— begin DOCUMENT PASSAGE —
Dr. Docherty, ladies and gentlemen:
Speaking of that foundation, Doctor, it's too bad you didn't have to listen to the laying of the foundation of the White House. It's on the same sort of soil as your church is located. If you remember, they had to put a foundation under the Washington Monument because they didn't start it right, for the very same reason that you had to put this foundation under your church. And I think we are told in the Scriptures that if we build our house on a rock, it will stand, even if we have to manufacture that rock.
It is a great privilege for me to be able to take part in this service. The New York Avenue Presbyterian Church has played an important part in the history of Washington. For almost 150 years a Presbyterian congregation has worshiped on or near this spot. During all that period, this church has preached the Christian message to this busy Capital City.
As you have remarked, Doctor, several of our Presidents worshiped here, and of course among them the most famous, Lincoln.
This new building demonstrates that you are still going forward in the same spirit which moved those early worshipers who first came to the swamps and woodland of this National Capital a century and a half ago. May you long continue in that same missionary spirit.
The essential mission of the church is to teach the moral law. We look to our churches, above all other agencies, to teach us the highest moral standards of right and wrong. We rely on the churches particularly to instill into our young people those moral ideals which are the basis of our free institutions.
This great Republic is founded on a firm foundation based on those very principles-the Constitution of the United States.
Religion is not an easy thing. It is not simply a comfort to those in trouble or a means of escaping from present difficulties, as some people today would have us believe.
Religion is not a negative thing. It is not merely a series of prohibitions against certain actions because they are wicked.
— end DOCUMENT PASSAGE —
> YOUR TASKS:
(a) Transcribe the church dedication speech word for word, everything from "This great Republic" down to "have us believe.".
(b) Write the next part of the church dedication speech, picking up after its final sentence.
— begin RECORD EXTRACTS —
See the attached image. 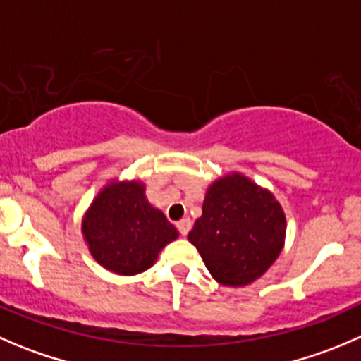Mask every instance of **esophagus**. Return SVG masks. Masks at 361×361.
Segmentation results:
<instances>
[{"instance_id": "obj_1", "label": "esophagus", "mask_w": 361, "mask_h": 361, "mask_svg": "<svg viewBox=\"0 0 361 361\" xmlns=\"http://www.w3.org/2000/svg\"><path fill=\"white\" fill-rule=\"evenodd\" d=\"M176 227H178V231H180V233L183 234V236H187L188 231L192 229V220L190 219H181L180 222L176 224Z\"/></svg>"}]
</instances>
— end RECORD EXTRACTS —
> ANSWER SET:
(a)
This great Republic is founded on a firm foundation based on those very principles-the Constitution of the United States.
Religion is not an easy thing. It is not simply a comfort to those in trouble or a means of escaping from present difficulties, as some people today would have us believe.

(b)
Our religion includes these elements. But it also includes much more. It is a positive force that impels us to affirmative action. We are under divine orders--not only to refrain from doing evil, but also to do good and to make this world a better place in which to live.
Every one of us should measure the actions of his daily life against this moral code which our religion gives us. Every one of us, according to the strength and wisdom God gives to him, should try his best every day to live up to these religious teachings.
More than this, religion should establish moral standards for the conduct of our whole Nation, at home and abroad. We should judge our achievements, as a nation, in the scales of right and wrong.
The democracy we cherish and our free institutions depend upon the observance of the moral code--in private life and also in public life. Selfishness and greed can tear this Nation apart, just as they have torn apart other great nations in the past. Our only defense against them is to follow those moral principles which have been handed down to us by our forefathers and which are enshrined today in churches such as this one.
We talk a lot these days about freedom-freedom for the individual and freedom among nations. Freedom for the human soul is, indeed, the most important principle of our civilization. We must always remember, however, that the freedom we are talking about is freedom based upon moral principles. Without a firm moral foundation, freedom degenerates quickly into selfishness and license. Unless men exercise their freedom in a just and honest way, within moral restraints, a free society can degenerate into anarchy. Then there will be freedom only for the rapacious and those who are stronger and more unscrupulous than the rank and file of the people.
If we neglect these troths, our whole society suffers.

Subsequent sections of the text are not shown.